EC2 Loses its Last Limit
Up until now, frequent dumps to s3 and a slim chance of losing ~10 minutes of data were the price you had to pay for hosting databases on ec2. But now that’s gone. Once again Amazon focuses on a simple tool that can be used in a variety of ways. The only improvement I could want is for it to be a replicated block device a la MSR Boxwood or DRBD.
I think David Young’s comments comparing single provider platforms to open clusters are spot on. For some users AppEngine is very attractive. But there will always be many companies that can’t abide building their business as a vassal on the plot the lord of the manor gives them. Amazon is quickly becoming the key provider for this market, but I think we’ll see plenty of competition in the future.
Disk-Based Parallel Computation
An interesting recent google tech talk put forward the idea that since 50 disks are approximately the bandwidth of a ram chip, you can look at a single rack computing cluster as if it was large smp machine, where disk is the ram, and ram is cache. If you turn your head on its side a bit this makes sense, but I also think it’s a somewhat limiting analogy: after all a 50 node cluster also has 50x the ram bandwidth due to multiple ram buses. I don’t see a reason to ignore this.
But still, there’s a lot of interesting content in the talk.
I think the most interesting idea is how using a larger but slower storage system can still provide a faster overall solution thanks to opening up a new time speed trade off, provided we have enough bandwidth.
But let’s take the premise and run with it: what can we do to make a clustered disk array look like a single large smp machine with a very large ram? The talk shows us that we can easily equal the bandwidth of a single ram bus. But what about the latency? Cooperman resorts to a lot of algorithms specifically tailored to each application to tolerate the latency. Can we do something simpler and more general?
Watching the video I immediately thought of the old Cray/Tera MTA architecture, which used a large number of hardware threads per core to hide memory latency. If a memory access takes 100 cycles, then if we run 100 threads at the same time, switching between each in turn, we maximize throughput. To each thread it’s as if it’s running on a processor with 1/100th the instruction rate and a 1 cycle ram access latency.
Could we use the same idea with a virtual machine on a cluster? Well, the the back of the envelope says that we’d need nearly 300,000 total outstanding io requests to hide the latency gap. That’s a lot. Maybe even more than we can break the problem into. But, with a disk we can access a block of words for nearly the same cost as the first byte, so if we can exploit any locality of access we should be able to bring that down. On top of that, we can use ram as a cache to avoid some hits altogether. Could this be enough to bring the total outstanding io count in reach of the couple hundred disks we might have in our cluster? It’d be interesting to see. If I were going to try, I’d look at using ZFS for it’s sorting of disk accesses.

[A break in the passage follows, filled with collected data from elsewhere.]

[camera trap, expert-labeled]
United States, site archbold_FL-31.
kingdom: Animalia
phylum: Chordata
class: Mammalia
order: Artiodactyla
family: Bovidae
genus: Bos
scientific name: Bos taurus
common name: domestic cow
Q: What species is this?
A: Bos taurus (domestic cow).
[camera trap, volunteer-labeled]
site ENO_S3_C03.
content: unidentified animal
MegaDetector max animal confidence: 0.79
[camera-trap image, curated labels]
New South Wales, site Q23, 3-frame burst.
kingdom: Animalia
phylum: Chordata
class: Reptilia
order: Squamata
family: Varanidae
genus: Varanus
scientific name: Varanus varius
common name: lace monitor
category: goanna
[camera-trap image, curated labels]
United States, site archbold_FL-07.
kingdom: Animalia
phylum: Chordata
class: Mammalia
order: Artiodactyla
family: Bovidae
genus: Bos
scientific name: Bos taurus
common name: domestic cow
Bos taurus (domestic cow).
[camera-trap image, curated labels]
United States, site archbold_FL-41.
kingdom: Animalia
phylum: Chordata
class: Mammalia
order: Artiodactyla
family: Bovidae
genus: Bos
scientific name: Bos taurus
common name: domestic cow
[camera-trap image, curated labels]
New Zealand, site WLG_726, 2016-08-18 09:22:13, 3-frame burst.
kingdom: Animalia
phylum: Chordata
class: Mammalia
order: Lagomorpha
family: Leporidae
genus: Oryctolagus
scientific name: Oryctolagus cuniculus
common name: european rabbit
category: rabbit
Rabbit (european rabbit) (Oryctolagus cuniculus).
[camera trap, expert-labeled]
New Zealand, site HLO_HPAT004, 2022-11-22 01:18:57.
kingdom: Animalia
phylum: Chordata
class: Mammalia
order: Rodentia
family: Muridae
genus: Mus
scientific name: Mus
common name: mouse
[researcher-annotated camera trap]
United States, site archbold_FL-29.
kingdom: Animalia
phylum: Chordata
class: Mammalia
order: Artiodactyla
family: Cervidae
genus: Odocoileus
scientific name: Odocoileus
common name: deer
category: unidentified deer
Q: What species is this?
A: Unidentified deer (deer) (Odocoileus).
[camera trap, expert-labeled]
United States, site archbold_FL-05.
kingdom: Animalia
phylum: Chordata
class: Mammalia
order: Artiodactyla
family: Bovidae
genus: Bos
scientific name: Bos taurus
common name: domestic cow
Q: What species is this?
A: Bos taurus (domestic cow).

I think on the whole I’d rather use an API like Map/Reduce, or a scripting language built upon it like Pig or Sawzall. These tools have a more limited focus than Cooperman’s group, but are likely a lot easier to hit the ground running with to get something done. It’ll be interesting to see if Cooperman’s group can come up with language tools that are more general than Map/Reduce, but still offering a simple development model.
I also can’t help but mention that one of my personal pet interests, Array Languages, could make very good use of a high bandwidth disk array.